A variety of acquisitions, including T1- and T2-weighted images can detect a relationship between spinal cord volume and MS disability [2, 510]. Spinal cord imaging is routine in MS care and provides unique and complementary information on disease severity that is not captured by brain MRI [8, 11, 12]. However, the “gold standard” images used to measure spinal cord volume in research settings (e.g. 3D T1-weighted, 1 mm isotropic voxels) are not typically feasible in routine care due to costs, scan time restrictions, and their questionable clinical applicability. Thus, clinically routine spinal cord images are more practical for large-scale MS studies. The T2-weighted FSE images have the added advantage of detecting inflammatory/demyelinating spinal cord lesions. Our results extend previous work [1, 2] and suggest that such images may provide a stand-alone tool to efficiently measure cervical spinal cord volume in MS.

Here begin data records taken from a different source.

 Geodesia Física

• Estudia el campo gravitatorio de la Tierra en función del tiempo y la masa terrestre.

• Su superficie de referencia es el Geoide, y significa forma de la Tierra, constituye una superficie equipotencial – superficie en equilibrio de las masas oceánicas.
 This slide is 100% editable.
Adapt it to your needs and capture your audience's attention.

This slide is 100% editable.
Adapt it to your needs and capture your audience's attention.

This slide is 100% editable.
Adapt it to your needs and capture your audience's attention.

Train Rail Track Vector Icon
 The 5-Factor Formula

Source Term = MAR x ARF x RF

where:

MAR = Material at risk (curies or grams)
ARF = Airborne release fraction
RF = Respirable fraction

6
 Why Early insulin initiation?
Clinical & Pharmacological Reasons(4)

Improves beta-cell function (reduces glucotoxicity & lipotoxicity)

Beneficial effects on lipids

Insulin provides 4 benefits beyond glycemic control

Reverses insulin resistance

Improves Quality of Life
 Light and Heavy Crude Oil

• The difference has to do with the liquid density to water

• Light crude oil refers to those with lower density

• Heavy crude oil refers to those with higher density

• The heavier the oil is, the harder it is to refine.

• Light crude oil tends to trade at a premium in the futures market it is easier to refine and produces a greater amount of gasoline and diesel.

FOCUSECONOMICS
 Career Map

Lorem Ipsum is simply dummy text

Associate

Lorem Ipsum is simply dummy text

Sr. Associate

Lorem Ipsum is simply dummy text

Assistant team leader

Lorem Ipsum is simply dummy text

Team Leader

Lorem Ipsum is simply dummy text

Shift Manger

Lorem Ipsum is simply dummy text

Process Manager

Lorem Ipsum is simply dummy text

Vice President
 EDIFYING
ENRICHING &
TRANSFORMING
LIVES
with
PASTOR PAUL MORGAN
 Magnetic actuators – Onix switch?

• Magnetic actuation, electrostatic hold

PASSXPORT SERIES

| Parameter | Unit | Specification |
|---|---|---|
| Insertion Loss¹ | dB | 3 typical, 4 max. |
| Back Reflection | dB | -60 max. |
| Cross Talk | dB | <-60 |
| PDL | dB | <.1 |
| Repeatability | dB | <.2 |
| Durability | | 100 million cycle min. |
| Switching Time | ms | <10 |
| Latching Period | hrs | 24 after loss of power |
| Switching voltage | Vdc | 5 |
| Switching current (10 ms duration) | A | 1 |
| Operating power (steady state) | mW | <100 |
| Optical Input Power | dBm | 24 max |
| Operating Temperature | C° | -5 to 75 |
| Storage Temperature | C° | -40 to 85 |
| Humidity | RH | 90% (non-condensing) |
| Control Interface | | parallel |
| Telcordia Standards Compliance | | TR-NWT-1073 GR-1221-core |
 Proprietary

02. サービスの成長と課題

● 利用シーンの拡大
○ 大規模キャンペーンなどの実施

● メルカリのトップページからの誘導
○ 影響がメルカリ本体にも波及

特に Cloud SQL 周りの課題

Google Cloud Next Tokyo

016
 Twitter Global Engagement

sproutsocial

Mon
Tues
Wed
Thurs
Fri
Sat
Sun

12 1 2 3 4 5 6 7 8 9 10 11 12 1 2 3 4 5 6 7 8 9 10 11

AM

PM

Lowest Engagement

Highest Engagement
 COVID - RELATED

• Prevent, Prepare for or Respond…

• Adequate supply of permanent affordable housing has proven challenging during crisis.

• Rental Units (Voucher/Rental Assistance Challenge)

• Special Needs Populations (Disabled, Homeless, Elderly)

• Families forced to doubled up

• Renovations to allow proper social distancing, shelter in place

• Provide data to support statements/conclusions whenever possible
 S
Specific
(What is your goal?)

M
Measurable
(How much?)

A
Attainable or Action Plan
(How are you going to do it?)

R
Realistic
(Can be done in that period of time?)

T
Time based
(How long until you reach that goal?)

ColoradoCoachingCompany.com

In the present study, we showed no confounding effect of superficially placed T2 hyperintense spinal cord lesions on the accuracy of the cord contouring tool. However, it is important to note that we may not have seen an effect due to the fact that most of our MS patients were relapsing-remitting and the presence of spinal cord lesions was not ubiquitous. Future studies with larger sample sizes of progressive cases would be necessary to fully evaluate the potential confounding effect of lesions on the cord outline on T2-weighted images. Such progressive cohorts with more advanced disease will be required to fully evaluate the differences between MS and NC, which were not detected in our sample of mostly mildly disabled patients. While T2-weighted images showed high intra- and inter-rater reliability, the scan-rescan reliability remains to be determined. Longitudinal studies will uncover the sensitivity of T2-weighted images for monitoring spinal cord volume change and treatment effects. Further studies should also assess the role of 3D high-resolution scan acquisitions.

Conclusion

T2-weighted images may prove efficient for measuring cervical spinal cord atrophy in MS, showing comparable effect sizes to T1-weighted images with the added advantage of lesion detectability.